Auf der Webseite des deutschen Bundesamts für Strahlenschutz kann man mit Hilfe der Suchfunktion nach Handy-Modellen suchen und bekommt den SAR-Wert angezeigt.

Gibt es schon 5G-Handys?

Ja. Die ersten 5G-fähigen Smartphones sind das Oppo Reno 5G bei Swisscom und das Xiaomi Mi Mix 3 bei Sunrise. Huawei lanciert mit dem Mate 20 X Ende Mai ein 5G-Handy.
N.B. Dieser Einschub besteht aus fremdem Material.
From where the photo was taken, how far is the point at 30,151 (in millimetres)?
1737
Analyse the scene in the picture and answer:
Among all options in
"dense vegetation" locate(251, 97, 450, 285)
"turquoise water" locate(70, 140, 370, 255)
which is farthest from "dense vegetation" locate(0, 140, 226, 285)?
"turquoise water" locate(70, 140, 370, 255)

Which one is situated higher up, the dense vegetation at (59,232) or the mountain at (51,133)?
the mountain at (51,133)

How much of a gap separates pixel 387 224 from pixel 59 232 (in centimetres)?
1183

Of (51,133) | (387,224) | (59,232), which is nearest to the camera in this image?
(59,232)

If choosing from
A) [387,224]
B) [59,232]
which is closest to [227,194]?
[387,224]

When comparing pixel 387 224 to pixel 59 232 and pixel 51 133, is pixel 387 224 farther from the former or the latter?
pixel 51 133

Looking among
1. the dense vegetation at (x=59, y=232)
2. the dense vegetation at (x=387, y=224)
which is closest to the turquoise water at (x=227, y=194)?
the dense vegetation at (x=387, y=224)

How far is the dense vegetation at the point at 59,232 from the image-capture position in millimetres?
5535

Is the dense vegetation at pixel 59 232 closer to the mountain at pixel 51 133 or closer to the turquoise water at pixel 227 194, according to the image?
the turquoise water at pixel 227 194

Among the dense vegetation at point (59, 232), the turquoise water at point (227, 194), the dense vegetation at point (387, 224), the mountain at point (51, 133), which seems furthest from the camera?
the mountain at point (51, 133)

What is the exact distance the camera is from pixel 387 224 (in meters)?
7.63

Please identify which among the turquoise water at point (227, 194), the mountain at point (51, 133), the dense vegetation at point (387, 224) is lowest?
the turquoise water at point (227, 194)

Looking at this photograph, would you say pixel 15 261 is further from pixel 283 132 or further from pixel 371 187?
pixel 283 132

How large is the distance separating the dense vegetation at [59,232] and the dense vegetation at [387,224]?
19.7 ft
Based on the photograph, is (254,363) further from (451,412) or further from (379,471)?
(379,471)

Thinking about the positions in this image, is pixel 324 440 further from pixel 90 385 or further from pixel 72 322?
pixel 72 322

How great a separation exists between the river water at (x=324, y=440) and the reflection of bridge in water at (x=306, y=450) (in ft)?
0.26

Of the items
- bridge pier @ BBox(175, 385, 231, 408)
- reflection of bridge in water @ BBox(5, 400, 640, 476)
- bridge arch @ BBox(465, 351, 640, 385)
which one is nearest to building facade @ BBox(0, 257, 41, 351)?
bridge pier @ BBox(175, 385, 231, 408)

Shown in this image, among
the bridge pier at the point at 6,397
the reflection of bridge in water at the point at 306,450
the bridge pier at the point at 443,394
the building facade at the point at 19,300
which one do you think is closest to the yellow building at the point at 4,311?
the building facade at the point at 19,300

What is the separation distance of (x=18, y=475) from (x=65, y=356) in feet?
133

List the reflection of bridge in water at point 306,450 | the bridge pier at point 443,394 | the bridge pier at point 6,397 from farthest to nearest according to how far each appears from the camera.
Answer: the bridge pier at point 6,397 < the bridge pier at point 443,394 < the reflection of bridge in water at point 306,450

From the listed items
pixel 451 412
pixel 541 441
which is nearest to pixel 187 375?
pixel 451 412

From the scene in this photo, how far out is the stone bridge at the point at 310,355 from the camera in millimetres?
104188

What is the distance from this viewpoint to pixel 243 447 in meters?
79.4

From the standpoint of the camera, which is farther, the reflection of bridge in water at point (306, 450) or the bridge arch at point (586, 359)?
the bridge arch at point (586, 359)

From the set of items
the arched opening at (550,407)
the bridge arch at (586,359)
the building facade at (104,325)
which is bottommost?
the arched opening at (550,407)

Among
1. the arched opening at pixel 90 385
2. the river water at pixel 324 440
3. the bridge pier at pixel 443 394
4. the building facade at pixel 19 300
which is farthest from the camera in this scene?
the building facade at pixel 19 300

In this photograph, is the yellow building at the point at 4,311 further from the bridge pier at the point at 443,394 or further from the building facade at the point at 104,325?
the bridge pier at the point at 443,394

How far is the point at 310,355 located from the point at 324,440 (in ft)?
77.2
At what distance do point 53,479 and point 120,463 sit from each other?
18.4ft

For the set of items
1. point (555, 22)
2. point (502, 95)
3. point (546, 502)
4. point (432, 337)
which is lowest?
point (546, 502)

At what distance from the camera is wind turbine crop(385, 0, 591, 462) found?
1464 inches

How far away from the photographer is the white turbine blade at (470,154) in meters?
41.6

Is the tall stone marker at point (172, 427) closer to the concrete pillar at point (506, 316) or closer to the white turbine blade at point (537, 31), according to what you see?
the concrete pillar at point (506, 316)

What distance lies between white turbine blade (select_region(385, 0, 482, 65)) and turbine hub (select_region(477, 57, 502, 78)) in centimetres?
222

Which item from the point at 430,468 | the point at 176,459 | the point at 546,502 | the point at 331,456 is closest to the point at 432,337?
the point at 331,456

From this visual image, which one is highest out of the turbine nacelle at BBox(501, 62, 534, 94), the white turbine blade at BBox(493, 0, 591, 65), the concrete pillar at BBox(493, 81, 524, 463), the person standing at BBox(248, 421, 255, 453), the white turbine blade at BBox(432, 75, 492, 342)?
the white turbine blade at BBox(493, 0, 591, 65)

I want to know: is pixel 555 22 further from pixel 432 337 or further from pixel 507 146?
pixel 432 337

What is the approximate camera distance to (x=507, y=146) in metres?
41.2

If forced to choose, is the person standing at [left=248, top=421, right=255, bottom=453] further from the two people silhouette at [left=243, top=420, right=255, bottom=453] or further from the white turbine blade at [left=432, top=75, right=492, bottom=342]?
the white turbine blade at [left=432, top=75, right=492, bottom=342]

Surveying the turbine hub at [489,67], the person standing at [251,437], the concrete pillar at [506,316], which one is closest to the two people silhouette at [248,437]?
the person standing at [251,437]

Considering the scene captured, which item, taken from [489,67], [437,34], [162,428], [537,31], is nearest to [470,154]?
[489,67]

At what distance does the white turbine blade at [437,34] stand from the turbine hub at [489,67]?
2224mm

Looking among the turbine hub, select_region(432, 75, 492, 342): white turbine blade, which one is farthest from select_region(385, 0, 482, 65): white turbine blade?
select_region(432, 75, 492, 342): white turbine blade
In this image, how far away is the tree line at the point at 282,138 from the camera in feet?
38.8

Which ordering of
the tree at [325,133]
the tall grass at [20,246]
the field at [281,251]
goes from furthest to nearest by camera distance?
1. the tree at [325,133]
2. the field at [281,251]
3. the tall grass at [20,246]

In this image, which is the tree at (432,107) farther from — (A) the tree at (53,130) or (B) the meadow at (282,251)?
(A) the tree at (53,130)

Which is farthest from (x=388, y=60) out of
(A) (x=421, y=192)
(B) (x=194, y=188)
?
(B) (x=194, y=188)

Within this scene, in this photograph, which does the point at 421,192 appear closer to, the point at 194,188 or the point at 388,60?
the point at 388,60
Wirklich attraktiv wird ein teures 5G-Gerät bei uns erst, wenn das entsprechende Handy-Netz grossflächig ausgerollt wird (frühestens Ende 2019).

Ob bzw. wie viel teurer die Abos werden, lässt sich noch nicht abschliessend sagen. Swisscom verspricht, dass man kein zusätzliches 5G-Abo kaufen muss, um das 5G-Netz nutzen zu können. Allerdings müssen Kunden, die die maximale Geschwindigkeit wollen, eine 10 Franken teure 5G-Option zum Abo hinzukaufen. Bei Sunrise gibt es diese 5G-Option für 10 Franken ebenfalls.

Geld verdienen werden die Mobilfunkanbieter mit 5G anfangs eher mit Firmenkunden, da für diese der neue Mobilfunkstandard zunächst weit mehr Vorteile bietet (siehe «Welche Vorteile bringt 5G»?).

Warum werben Swisscom und Co. schon jetzt mit 5G?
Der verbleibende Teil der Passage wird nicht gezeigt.